Without even knowing anything about the semantics of the fields,
we can notice that it would be hard to pack the data much tighter in
a binary format. The colon sentinel characters would have to have
functional equivalents taking at least as much space (usually
either count bytes or NULs). The per-user records would either have
to have terminators (which could hardly be shorter than a single
newline) or else be wastefully padded out to a fixed length.

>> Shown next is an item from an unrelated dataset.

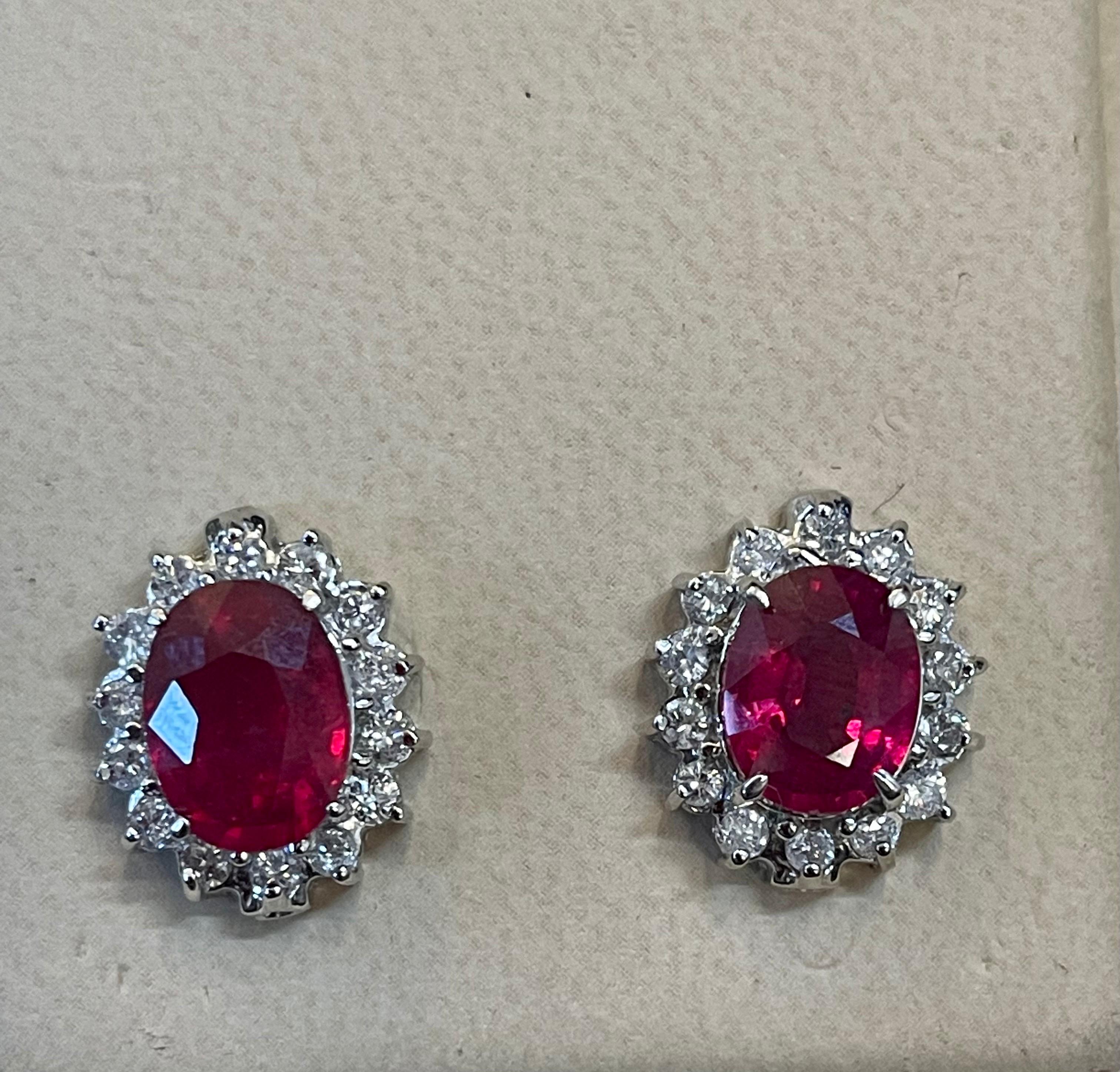 6 Carat Oval Treated Ruby & 1.2 Ct Diamond Stud Earrings 14 Karat White Gold For Sale 2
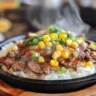 A sizzling hot plate of homemade beef pepper rice with thinly sliced beef, white rice, corn, green onions, and black pepper, served on a cast iron skillet with steam rising.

Actually the prospects for saving space through binary encoding
pretty much vanish if you know the actual semantics of the data. The
numeric user ID (3rd) and group ID (4th) fields are integers, thus on
most machines a binary representation would be at least 4 bytes, and
longer than the text for values up to 999. But let's agree to ignore
this for now and suppose the best case that the numeric fields have a
0-255 range.
We could tighten up the numeric fields (3rd and 4th) by
collapsing the numerics to single bytes, and the password strings
(2nd) to an 8-bit encoding. On this example, that would give about an
8% size decrease.
That 8% of putative inefficiency buys us a lot. It avoids
putting an arbitrary limit on the range of the numeric fields. It
gives us the ability to modify the password file with any old text
editor of our choice, rather than having to build a specialized tool
to edit a binary format (though in the case of the password file
itself, we have to be extra careful about concurrent edits). And it
gives us the ability to do ad-hoc searches and filters and reports on
the user account information with text-stream tools such as
grep(1).
We do have to be a bit careful about not embedding a colon in
any of the textual fields. Good practice is to tell the file write
code to precede embedded colons with an escape character, and then to
tell the file read code to interpret it. Unix tradition favors
backslash for this use.
The fact that structural information is conveyed by field
position rather than an explicit tag makes this format faster
to read and write, but a bit rigid. If the set of properties
associated with a key is expected to change with any frequency,
one of the tagged formats described below might be a better choice.